The study of polygon meshes is a large sub-field of computer graphics and geometric modeling. Different representations of polygon meshes are used for different applications and goals. The variety of operations performed on meshes may include boolean logic, smoothing, simplification, and many others. Network representations, streaming and progressive meshes, are used to transmit polygon meshes over a network. Volumetric meshes are distinct from polygon meshes in that they explicitly represent both the surface and volume of a structure, while polygon meshes only explicitly represent the surface (the volume is implicit). As polygonal meshes are extensively used in computer graphics, algorithms also exist for raytracing, collision detection, and rigid-body dynamics of polygon meshes.
[edit] Representation
Polygon meshes may be represented in a variety of ways, using different methods to store the vertex, edge and face data. These include:
- Face-Vertex Meshes - A simple list of vertices, and a set of polygons that point to the vertices it uses.
- Winged-Edge Meshes - In which each edge points to two vertices, two faces, and the four (clockwise and counterclockwise) edges that touch it. Winged-Edge meshes allow constant time traversal of the surface, but with higher storage requirements.
- Half-Edge Meshes - Similar to Winged-Edge meshes except that only half the edge traversal information is used.

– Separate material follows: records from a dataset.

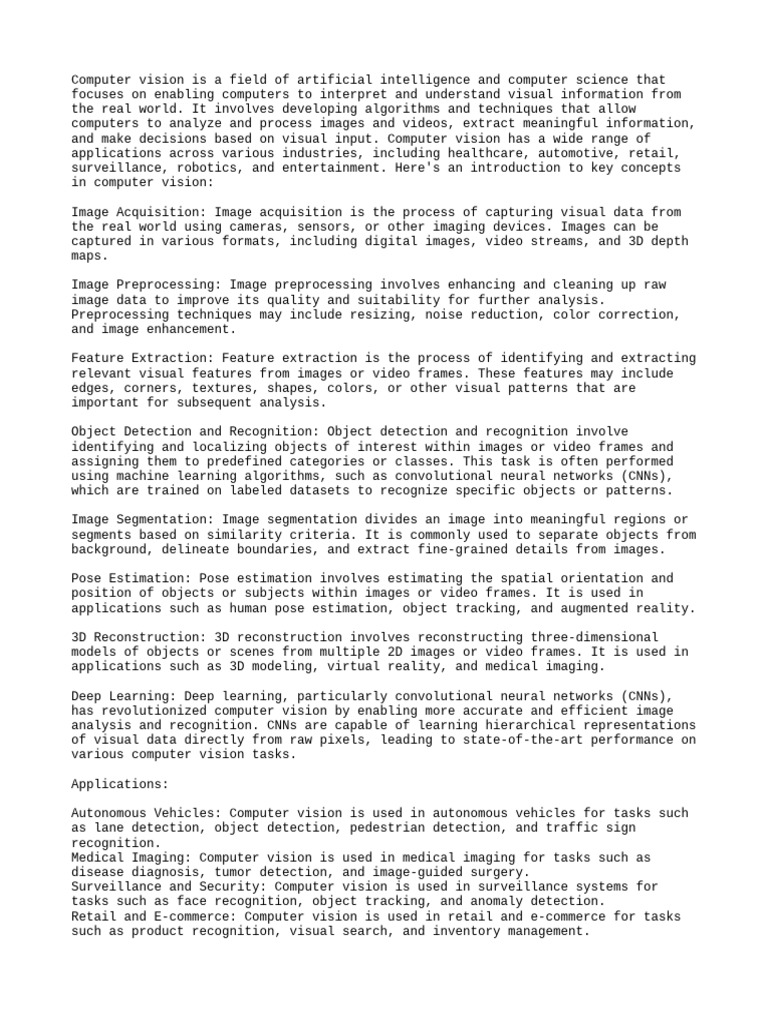 Computer vision is a field of artificial intelligence and computer science that focuses on enabling computers to interpret and understand visual information from the real world. It involves developing algorithms and techniques that allow computers to analyze and process images and videos, extract meaningful information, and make decisions based on visual input. Computer vision has a wide range of applications across various industries, including healthcare, automotive, retail, surveillance, robotics, and entertainment. Here's an introduction to key concepts in computer vision:

Image Acquisition: Image acquisition is the process of capturing visual data from the real world using cameras, sensors, or other imaging devices. Images can be captured in various formats, including digital images, video streams, and 3D depth maps.

Image Preprocessing: Image preprocessing involves enhancing and cleaning up raw image data to improve its quality and suitability for further analysis. Preprocessing techniques may include resizing, noise reduction, color correction, and image enhancement.

Feature Extraction: Feature extraction is the process of identifying and extracting relevant visual features from images or video frames. These features may include edges, corners, textures, shapes, colors, or other visual patterns that are important for subsequent analysis.

Object Detection and Recognition: Object detection and recognition involve identifying and localizing objects of interest within images or video frames and assigning them to predefined categories or classes. This task is often performed using machine learning algorithms, such as convolutional neural networks (CNNs), which are trained on labeled datasets to recognize specific objects or patterns.

Image Segmentation: Image segmentation divides an image into meaningful regions or segments based on similarity criteria. It is commonly used to separate objects from background, delineate boundaries, and extract fine-grained details from images.

Pose Estimation: Pose estimation involves estimating the spatial orientation and position of objects or subjects within images or video frames. It is used in applications such as human pose estimation, object tracking, and augmented reality.

3D Reconstruction: 3D reconstruction involves reconstructing three-dimensional models of objects or scenes from multiple 2D images or video frames. It is used in applications such as 3D modeling, virtual reality, and medical imaging.

Deep Learning: Deep learning, particularly convolutional neural networks (CNNs), has revolutionized computer vision by enabling more accurate and efficient image analysis and recognition. CNNs are capable of learning hierarchical representations of visual data directly from raw pixels, leading to state-of-the-art performance on various computer vision tasks.

Applications:

Autonomous Vehicles: Computer vision is used in autonomous vehicles for tasks such as lane detection, object detection, pedestrian detection, and traffic sign recognition.
Medical Imaging: Computer vision is used in medical imaging for tasks such as disease diagnosis, tumor detection, and image-guided surgery.
Surveillance and Security: Computer vision is used in surveillance systems for tasks such as face recognition, object tracking, and anomaly detection.
Retail and E-commerce: Computer vision is used in retail and e-commerce for tasks such as product recognition, visual search, and inventory management.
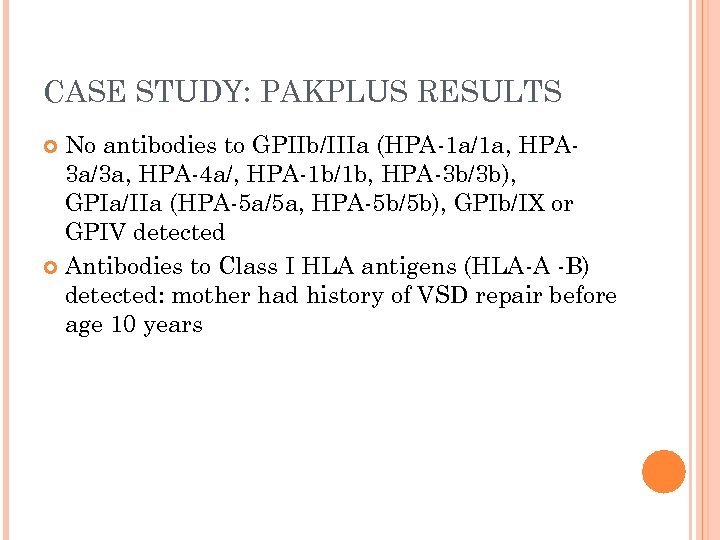 CASE STUDY: PAKPLUS RESULTS

No antibodies to GPIIb/IIIa (HPA-1a/1a, HPA-3a/3a, HPA-4a/, HPA-1b/1b, HPA-3b/3b), GPIa/IIa (HPA-5a/5a, HPA-5b/5b), GPIb/IX or GPIV detected

Antibodies to Class I HLA antigens (HLA-A -B) detected: mother had history of VSD repair before age 10 years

- Quad-Edge Meshes - A quad-edge mesh stores edges, half-edges, and vertices without any reference to polygons. The polygons are implicit in the representation, and may be found by traversing the structure. Memory requirements are similar to half-edge meshes.
- Corner-Table - A corner-table stores vertices in a predefined table, such that traversing the table implicitly defines polygons. This is in essence the "triangle fan" used in hardware graphics rendering. The representation is more compact, and more efficient to retrieve polygons, but operations to change polygons are slow. Furthermore, Corner-Tables do not represent meshes completely. Multiple corner-tables (triangle fans) are needed to represent most meshes.
- Vertex-Vertex Meshes - A vv mesh represents only vertices, which point to other vertices. Both the edge and face information is implicit in the representation. However, the simplicity of the representation allows for many efficient operations to be performed on meshes.
The representations above each have particular advantages and drawbacks, further discussed in [1]
The choice of the data structure is governed by the application, the performance required, size of the data, and the operations to be performed. For example, it's easier to deal with triangles than general polygons, especially in computational geometry. For certain operations it is necessary to have a fast access to topological information such as edges or neighboring faces; this requires more complex structures such as the winged-edge representation. For hardware rendering, compact, simple structures are needed; thus the corner-table (triangle fan) is commonly incorporated into low-level rendering APIs such as DirectX and OpenGL.
In the first, and most common, Face-Vertex Mesh representation above, a unit pyramid (depicted right) may be represented by these two lists in 3D space (the lists correspond to the image on the right):
Vertices list:
| Vertex index | X Coordinate | Y Coordinate | Z Coordinate |
|---|---|---|---|
| 1 | -1 | 0 | 1 |
| 2 | -1 | 0 | -1 |
| 3 | 1 | 0 | -1 |
| 4 | 1 | 0 | 1 |
| 5 | 0 | 1 | 0 |
Faces list:
| Face index | Type | Vertex 1 | Vertex 2 | Vertex 3 | Vertex 4 |
|---|---|---|---|---|---|
| 1 | Triangle | 1 | 2 | 5 | |
| 2 | Triangle | 2 | 3 | 5 | |
| 3 | Triangle | 3 | 4 | 5 | |
| 4 | Triangle | 4 | 1 | 5 | |
| 5 | Quadrilateral | 1 | 2 | 3 | 4 |
[edit] Other representations
Streaming meshes store faces in an ordered, yet independent, way so that the mesh can be transmitted in pieces. The order of faces may be spatial, spectral, or based on other properties of the mesh. Streaming meshes allow a very large mesh to be rendered even while it is still being loaded.
Progressive meshes transmit the vertex and face data with increasing levels of detail. Unlike streaming meshes, progressive meshes give the overall shape of the entire object, but at a low level of detail. Additional data, new edges and faces, progressively increase the detail of the mesh.
Normal meshes transmit progressive changes to a mesh as a set of normal displacements from a base mesh. With this technique, a series of textures represent the desired incremental modifications. Normal meshes are compact, since only a single scalar value is needed to express displacement. However, the technique requires a complex series of transformations to create the displacement textures.